[begin Text segment]
A shell script's structure is lost without indentation, making it necessary to
very carefully sort out its meaning. BTW your corrected script still doesn't
have the indentation done properly -- here it is, correctly indented:

    
    
        #!/bin/bash
        # filename: trash-rm
        shopt -s extglob
        recursive=1
        declare -a cmd
        ((i = 0))
        for f in "$@"
        do
          case "$f" in
            (-*([fiIv])r*([fiIv])|-*([fiIv])R*([fiIv]))
            tmp="${f//[rR]/}"
            if [ -n "$tmp" ]
            then
              #echo "\$tmp == $tmp"
              cmd[$i]="$tmp"
              ((i++))
            fi
            recursive=0 ;;
            (--recursive) recursive=0 ;;
            (*)
            if [ $recursive != 0   -a  -d "$f" ]
            then
              echo "skipping directory: $f"
              continue
            else
              cmd[$i]="$f"
              ((i++))
            fi ;;
          esac
        done
        trash-put "${cmd[@]}"
[end Text segment]
[begin Data excerpts]
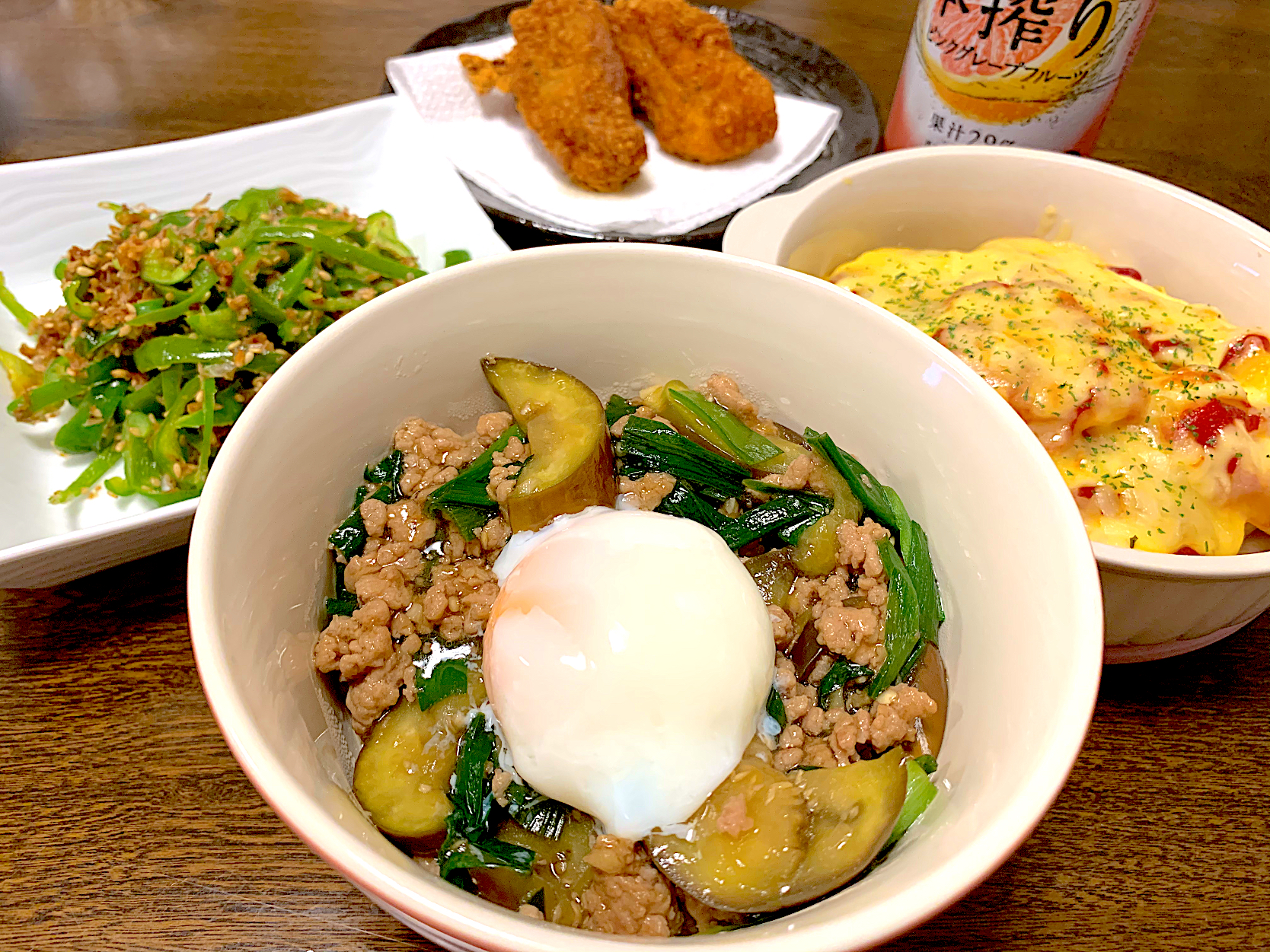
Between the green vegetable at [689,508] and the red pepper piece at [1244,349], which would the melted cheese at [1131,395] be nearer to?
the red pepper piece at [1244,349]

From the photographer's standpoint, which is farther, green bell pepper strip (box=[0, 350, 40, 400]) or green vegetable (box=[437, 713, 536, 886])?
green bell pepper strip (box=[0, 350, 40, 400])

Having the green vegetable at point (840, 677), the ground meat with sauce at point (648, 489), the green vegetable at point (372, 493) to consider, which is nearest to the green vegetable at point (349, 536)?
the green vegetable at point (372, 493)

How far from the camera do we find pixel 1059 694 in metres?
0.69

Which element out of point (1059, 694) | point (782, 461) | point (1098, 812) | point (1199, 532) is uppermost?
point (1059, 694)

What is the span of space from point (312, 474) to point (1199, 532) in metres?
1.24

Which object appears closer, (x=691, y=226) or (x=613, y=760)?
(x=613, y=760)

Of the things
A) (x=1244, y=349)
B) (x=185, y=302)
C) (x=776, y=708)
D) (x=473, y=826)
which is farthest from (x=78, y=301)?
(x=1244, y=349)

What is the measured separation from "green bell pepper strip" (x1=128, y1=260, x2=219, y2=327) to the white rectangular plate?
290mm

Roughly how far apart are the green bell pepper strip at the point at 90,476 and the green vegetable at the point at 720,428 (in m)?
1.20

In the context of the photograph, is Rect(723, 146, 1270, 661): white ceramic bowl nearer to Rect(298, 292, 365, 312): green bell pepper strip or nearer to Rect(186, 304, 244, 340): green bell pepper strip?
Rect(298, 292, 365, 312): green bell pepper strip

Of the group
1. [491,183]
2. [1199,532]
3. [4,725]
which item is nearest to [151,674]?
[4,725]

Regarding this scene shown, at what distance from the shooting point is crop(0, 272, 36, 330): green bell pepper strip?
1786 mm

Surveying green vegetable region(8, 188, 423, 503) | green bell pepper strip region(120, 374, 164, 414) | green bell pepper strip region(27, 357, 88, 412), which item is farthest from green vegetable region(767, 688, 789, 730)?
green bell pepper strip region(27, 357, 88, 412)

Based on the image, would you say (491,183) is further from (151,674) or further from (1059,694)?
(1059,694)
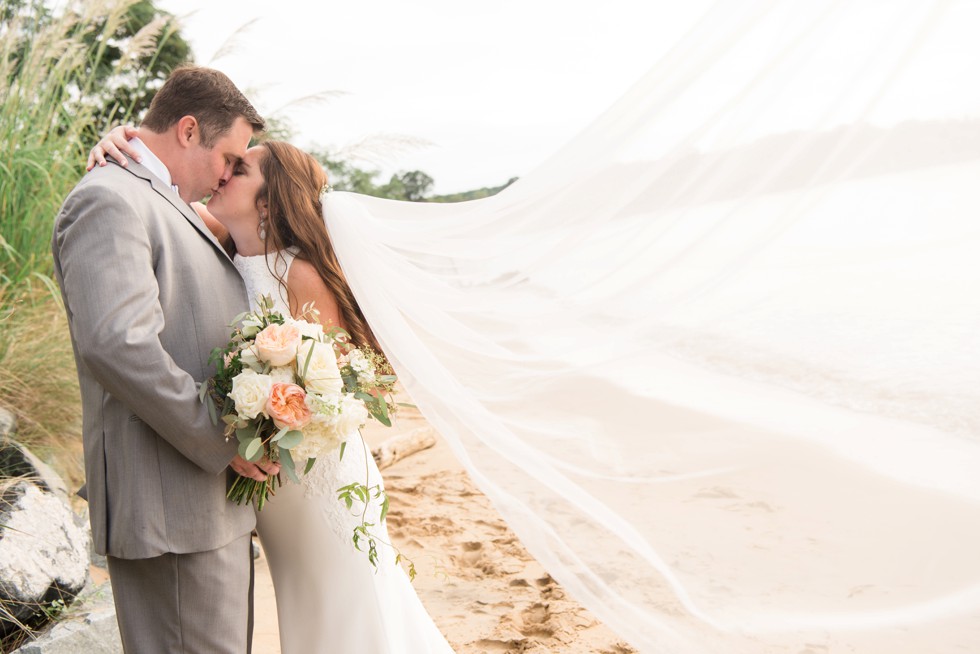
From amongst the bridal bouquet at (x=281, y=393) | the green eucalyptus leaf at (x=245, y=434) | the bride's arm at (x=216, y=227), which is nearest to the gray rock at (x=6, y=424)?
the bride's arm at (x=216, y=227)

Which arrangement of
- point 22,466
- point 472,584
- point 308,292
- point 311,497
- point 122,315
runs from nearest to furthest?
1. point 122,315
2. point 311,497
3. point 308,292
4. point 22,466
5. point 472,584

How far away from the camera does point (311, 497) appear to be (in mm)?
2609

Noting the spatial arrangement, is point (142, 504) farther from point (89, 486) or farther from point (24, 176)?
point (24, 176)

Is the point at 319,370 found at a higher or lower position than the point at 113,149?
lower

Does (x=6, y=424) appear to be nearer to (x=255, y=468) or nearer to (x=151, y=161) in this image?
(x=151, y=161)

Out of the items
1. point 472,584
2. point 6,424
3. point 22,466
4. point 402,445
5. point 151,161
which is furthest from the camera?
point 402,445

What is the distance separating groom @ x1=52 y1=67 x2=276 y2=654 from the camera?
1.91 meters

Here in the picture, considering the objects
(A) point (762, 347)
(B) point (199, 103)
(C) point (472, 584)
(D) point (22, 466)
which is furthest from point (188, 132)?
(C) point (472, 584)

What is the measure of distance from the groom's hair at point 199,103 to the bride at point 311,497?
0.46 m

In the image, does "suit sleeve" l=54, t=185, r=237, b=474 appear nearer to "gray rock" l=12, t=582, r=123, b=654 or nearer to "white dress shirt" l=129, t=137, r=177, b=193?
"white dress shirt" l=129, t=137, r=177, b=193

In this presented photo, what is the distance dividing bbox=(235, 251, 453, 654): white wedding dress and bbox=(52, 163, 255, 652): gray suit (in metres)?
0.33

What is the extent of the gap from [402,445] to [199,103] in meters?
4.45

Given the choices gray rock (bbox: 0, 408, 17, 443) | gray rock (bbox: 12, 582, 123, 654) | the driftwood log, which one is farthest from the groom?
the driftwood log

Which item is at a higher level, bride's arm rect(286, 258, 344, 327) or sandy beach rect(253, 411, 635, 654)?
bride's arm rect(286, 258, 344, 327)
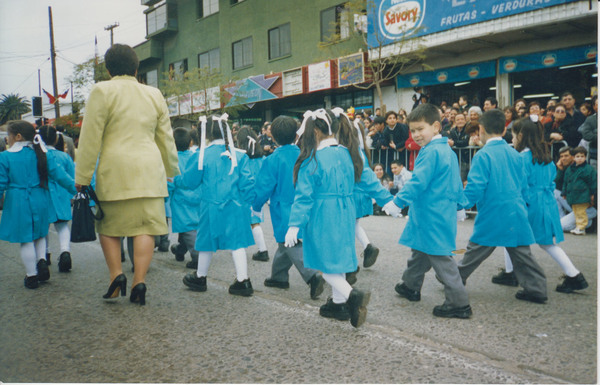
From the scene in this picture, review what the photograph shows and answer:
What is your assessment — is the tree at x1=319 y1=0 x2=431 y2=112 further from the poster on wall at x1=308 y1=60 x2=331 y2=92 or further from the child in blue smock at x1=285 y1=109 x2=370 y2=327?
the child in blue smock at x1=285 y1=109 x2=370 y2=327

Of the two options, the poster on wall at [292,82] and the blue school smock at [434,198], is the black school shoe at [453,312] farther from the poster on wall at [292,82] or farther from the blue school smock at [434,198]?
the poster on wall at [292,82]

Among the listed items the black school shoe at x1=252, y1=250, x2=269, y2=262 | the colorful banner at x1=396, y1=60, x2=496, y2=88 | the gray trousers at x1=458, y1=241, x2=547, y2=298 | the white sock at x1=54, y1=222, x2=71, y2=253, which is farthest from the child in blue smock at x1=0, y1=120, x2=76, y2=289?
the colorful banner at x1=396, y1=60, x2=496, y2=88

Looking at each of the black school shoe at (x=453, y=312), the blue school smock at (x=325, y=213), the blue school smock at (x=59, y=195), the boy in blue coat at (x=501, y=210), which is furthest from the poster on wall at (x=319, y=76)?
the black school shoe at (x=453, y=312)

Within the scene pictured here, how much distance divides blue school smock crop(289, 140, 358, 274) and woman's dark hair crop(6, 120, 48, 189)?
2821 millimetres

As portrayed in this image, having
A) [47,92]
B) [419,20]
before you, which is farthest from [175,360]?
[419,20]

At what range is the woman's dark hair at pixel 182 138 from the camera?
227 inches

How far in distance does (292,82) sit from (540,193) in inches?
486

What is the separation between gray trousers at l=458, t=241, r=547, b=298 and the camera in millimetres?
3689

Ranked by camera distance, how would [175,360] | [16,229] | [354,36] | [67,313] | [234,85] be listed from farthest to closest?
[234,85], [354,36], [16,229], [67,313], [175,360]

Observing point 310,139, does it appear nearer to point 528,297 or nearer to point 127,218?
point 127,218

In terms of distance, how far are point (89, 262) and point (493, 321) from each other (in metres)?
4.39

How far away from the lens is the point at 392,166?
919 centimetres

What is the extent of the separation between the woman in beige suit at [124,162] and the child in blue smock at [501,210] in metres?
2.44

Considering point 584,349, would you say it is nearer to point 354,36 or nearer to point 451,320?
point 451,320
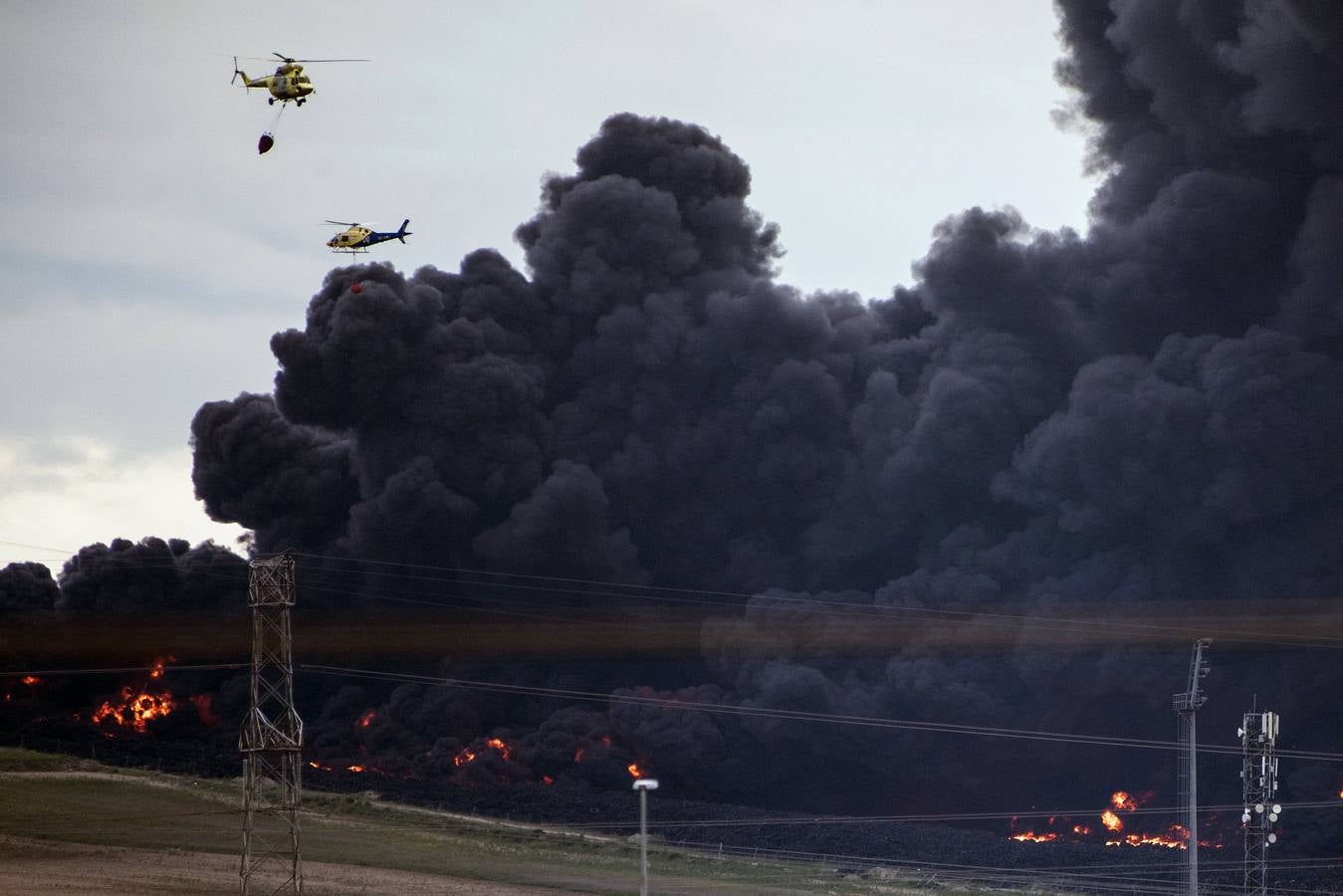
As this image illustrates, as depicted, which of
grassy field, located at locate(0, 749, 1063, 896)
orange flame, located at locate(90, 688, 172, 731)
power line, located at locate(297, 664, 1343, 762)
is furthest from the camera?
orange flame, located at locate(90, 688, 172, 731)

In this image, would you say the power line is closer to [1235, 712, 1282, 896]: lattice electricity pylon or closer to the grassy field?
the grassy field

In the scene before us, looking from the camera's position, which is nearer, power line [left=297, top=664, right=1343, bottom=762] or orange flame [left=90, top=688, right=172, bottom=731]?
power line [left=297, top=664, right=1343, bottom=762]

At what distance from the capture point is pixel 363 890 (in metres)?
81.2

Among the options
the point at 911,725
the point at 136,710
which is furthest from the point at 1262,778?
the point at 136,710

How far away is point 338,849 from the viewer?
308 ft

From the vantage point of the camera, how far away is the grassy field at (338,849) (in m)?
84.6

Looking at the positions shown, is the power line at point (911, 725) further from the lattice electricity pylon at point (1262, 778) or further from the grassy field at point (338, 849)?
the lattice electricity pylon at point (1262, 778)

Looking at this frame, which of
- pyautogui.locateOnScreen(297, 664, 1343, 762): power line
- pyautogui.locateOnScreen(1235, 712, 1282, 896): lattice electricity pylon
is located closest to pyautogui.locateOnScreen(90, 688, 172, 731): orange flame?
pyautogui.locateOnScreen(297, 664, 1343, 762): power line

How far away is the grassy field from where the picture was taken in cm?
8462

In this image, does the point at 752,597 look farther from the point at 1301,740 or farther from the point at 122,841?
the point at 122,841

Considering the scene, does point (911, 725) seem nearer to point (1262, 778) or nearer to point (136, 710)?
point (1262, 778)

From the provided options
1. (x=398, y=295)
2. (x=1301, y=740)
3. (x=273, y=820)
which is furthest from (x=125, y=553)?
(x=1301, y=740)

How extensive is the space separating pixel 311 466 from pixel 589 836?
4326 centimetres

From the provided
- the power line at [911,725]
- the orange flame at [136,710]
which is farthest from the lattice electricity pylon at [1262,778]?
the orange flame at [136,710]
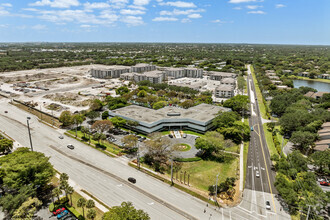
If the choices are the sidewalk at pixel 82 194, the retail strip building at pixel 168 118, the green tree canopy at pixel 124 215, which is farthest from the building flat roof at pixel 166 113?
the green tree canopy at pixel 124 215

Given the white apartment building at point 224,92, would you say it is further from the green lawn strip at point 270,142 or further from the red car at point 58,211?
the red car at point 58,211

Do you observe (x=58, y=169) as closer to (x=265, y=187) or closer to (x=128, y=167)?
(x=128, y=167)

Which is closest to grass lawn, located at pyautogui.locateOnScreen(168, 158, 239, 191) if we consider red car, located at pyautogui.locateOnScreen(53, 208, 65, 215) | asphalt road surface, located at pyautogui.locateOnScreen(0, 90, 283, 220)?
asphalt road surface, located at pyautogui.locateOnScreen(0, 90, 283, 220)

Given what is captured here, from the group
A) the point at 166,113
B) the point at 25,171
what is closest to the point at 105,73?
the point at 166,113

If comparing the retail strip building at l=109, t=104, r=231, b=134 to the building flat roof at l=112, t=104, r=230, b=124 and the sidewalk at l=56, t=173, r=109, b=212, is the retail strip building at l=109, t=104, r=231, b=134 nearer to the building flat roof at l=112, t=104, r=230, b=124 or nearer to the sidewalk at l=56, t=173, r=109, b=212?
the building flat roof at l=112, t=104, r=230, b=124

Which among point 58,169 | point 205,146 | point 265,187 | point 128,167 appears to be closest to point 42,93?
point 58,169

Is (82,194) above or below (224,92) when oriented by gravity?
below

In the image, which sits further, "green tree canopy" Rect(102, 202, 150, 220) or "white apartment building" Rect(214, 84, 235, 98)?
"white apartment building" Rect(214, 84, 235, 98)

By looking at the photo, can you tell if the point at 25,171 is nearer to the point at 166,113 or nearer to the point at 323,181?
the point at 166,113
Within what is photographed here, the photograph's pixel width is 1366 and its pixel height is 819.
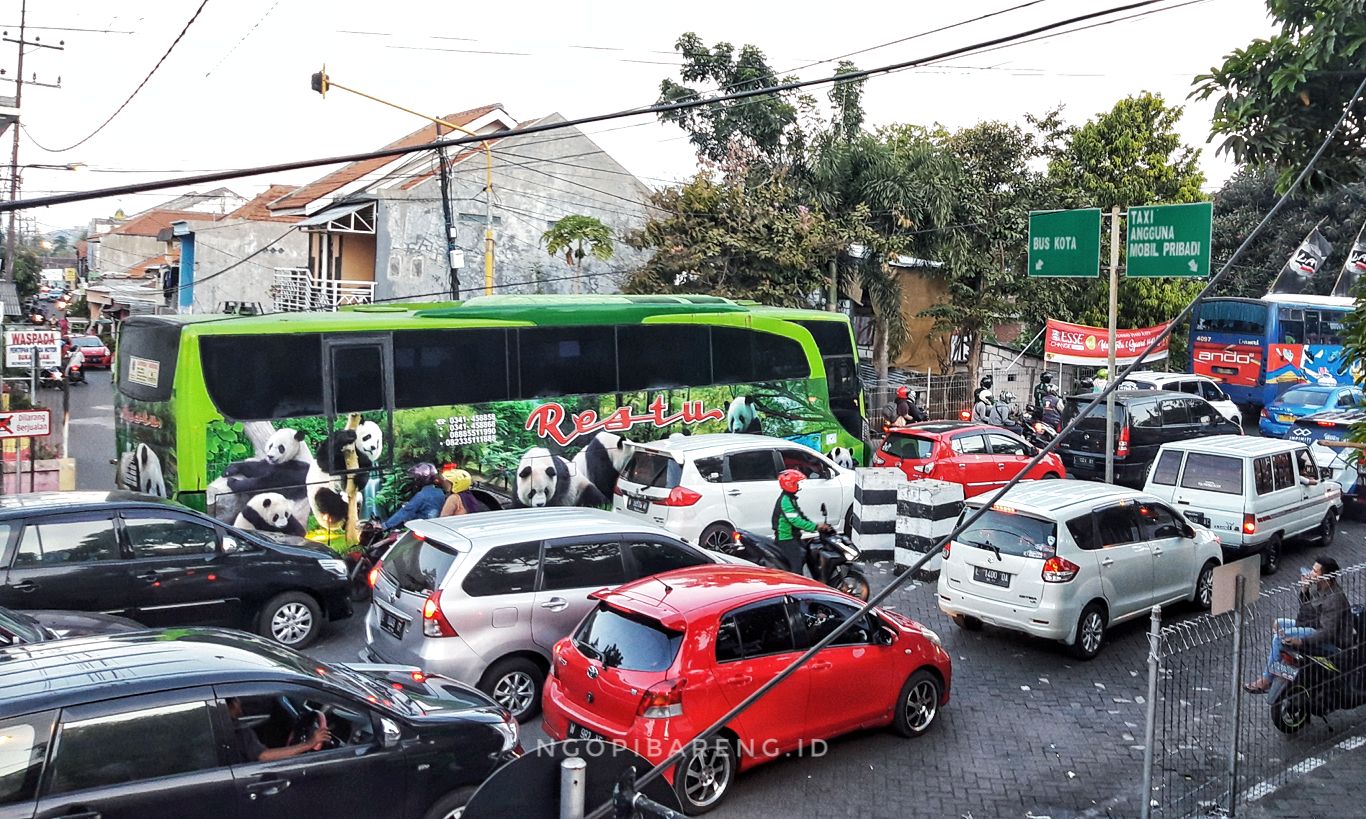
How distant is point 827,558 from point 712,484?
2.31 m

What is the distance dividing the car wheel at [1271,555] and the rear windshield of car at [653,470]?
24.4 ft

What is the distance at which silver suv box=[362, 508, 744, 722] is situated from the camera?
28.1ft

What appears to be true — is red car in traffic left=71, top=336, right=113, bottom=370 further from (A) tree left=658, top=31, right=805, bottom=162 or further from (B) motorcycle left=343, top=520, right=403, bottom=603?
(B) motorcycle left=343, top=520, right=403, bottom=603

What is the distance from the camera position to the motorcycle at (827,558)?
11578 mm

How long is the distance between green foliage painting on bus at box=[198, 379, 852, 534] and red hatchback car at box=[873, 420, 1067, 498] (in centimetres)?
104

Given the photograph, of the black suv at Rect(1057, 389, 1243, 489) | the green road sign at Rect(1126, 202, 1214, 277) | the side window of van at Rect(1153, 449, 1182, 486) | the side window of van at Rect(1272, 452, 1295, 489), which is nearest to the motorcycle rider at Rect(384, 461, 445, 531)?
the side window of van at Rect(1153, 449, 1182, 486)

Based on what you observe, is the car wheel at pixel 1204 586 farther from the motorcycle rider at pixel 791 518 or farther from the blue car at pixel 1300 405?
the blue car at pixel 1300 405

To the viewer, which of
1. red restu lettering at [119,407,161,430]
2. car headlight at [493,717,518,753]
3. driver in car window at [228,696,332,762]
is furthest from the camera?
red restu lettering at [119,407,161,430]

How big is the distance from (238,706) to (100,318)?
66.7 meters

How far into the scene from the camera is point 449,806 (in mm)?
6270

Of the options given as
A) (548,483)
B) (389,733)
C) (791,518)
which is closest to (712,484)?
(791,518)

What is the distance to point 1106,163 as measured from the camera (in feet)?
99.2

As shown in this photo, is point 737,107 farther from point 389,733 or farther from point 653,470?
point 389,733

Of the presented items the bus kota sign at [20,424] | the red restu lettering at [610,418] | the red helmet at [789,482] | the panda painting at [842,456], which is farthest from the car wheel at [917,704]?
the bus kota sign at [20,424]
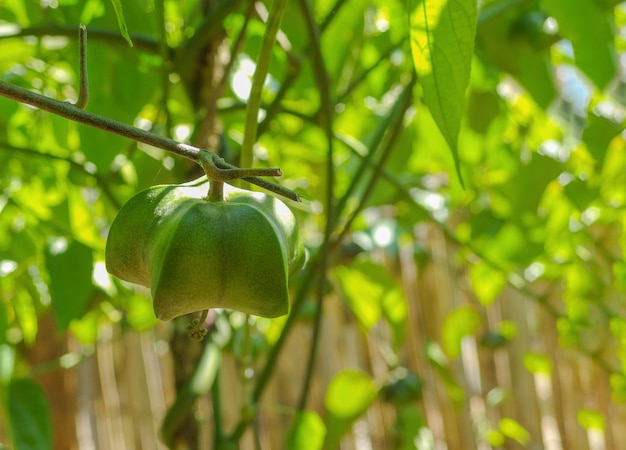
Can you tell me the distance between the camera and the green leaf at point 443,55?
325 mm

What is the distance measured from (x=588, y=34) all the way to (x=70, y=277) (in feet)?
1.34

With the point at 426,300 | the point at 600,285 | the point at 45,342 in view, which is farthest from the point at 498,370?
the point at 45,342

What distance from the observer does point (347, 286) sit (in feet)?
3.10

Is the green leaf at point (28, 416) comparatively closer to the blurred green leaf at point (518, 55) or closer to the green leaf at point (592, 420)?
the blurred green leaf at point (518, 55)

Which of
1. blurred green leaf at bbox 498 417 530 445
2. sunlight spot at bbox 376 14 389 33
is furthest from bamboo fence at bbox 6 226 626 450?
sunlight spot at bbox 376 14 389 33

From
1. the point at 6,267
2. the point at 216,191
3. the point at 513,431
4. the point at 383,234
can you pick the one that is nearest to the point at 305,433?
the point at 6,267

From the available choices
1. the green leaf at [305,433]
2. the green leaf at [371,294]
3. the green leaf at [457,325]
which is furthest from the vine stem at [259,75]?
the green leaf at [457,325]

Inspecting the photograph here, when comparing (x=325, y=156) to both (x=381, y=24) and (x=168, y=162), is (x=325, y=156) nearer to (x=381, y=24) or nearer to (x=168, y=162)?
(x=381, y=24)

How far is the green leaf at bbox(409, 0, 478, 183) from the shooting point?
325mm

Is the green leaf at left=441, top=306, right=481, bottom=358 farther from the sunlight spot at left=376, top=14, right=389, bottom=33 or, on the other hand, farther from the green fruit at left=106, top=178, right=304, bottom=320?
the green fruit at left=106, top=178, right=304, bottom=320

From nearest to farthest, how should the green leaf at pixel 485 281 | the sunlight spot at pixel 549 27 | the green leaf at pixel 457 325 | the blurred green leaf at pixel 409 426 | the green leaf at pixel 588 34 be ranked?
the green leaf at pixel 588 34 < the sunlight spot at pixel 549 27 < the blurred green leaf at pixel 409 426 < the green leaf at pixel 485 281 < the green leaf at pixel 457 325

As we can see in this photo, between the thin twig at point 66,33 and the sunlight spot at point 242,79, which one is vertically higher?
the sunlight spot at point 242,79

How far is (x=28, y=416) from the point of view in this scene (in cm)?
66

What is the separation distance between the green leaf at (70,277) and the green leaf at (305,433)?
[end Data excerpts]
▶ **Written tasks**
• a. In the trash-rm script post, which command does the script run on its last line?
• b. For each statement, say whether it agrees with the trash-rm script post, and quote the deciding words: (i) The script starts with recursive set to 1. (ii) The script is written for the zsh shell. (iii) The post says the corrected script is indented properly.
• c. Write what comes next in the trash-rm script post, picking up after its last line.

▶ **Results in order**
• a. It runs `trash-put "${cmd[@]}"`.

• b.
(i) Yes: "recursive=1"
(ii) No: "#!/bin/bash"
(iii) No: "your corrected script still doesn't have the indentation done properly"

• c.
> I found the script written by someone else but decided to run it through a
> beautifier ...

The beautifier your chose failed to indent consistently -- note that the
original doesn't consistently indent the block between "case" and "esac",
among other errors.

This might sound like something trivial and after the fact, but beautifying
can reveal logical errors that can escape the eye in a program listing that
lacks indentation.

To force your beautifier to behave, temporarily comment out all cases of ";;",
run the beautifier, then uncomment them.

> I found the script written by someone else ...

What? Your article doesn't say that. Please take some advice and give proper
attribution for code that you include in an article but didn't write.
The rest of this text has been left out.